MFA Exhibition - A Long Mournful Cry

Process Statement

As I spent time at the Great Salt Lake, I felt myself being drawn to the vast, open landscape sometimes referred to as “America’s Dead Sea”. Perhaps the landscape mirrored my own in-between state of existence. My repetitious engagements with the landscape became ritualistic performances I began to document with my camera stationed on a tripod. The images recorded by the camera became documentation of movement over time that I wished to show in a single photograph. The panoramic photographs are composited of more than thirty images layered together to create a single image that represents a map of time.

Throughout my journey, I found myself learning how to be comfortable in liminal spaces. It is in these spaces where we are most teachable. My original desire was to overcome the opposition and darkness I was facing.

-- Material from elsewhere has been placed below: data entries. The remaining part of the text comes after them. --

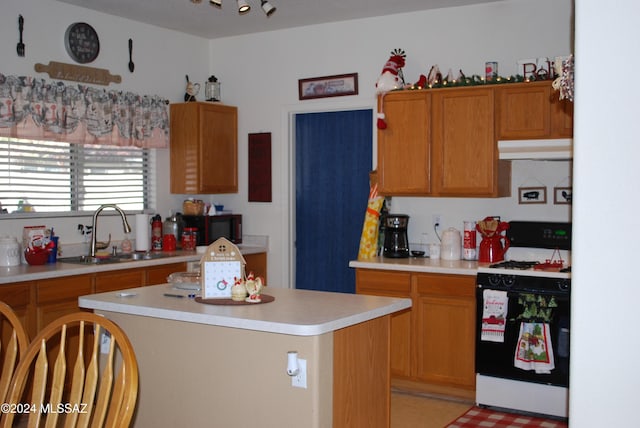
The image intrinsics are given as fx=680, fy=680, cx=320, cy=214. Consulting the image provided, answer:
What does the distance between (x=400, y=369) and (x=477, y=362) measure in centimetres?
61

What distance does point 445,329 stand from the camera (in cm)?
454

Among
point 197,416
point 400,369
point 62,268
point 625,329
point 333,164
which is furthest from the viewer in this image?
point 333,164

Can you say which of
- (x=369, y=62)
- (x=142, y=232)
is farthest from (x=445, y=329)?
(x=142, y=232)

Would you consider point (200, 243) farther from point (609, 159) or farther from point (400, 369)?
point (609, 159)

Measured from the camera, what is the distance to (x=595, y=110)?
1.43 meters

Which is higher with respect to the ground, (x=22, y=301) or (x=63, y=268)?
(x=63, y=268)

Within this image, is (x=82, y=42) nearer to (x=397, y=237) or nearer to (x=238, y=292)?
(x=397, y=237)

However, through my ritualistic process, I discovered the power of standing still on the threshold between two spaces. In the end, my journey taught me how to find my own geographical stillness within myself. A peace that resides within that we can return to when the ground under our feet is ever moving.

Artist Statement

Just as the sun rises and sets each day, we repetitiously engage in ritualistic practices to seek transformation. Viewing an image of motion is to experience a duration of time invisible to the unaided eye.

The bodies we house can be resilient to the weathering winds that surround us, unless we become subjects of constant confrontation. Under attack, our bodies and souls seek protection and preservation. At times, life can seem a blur as we move across the surface of the earth. Beneath a veil of opposition, we are hidden from the light which is our life source. We mechanically move through liminal spaces, trusting that the light of self-knowledge will be revealed to us. As we stay in motion, we repeat ourselves season after season, but we are never the same.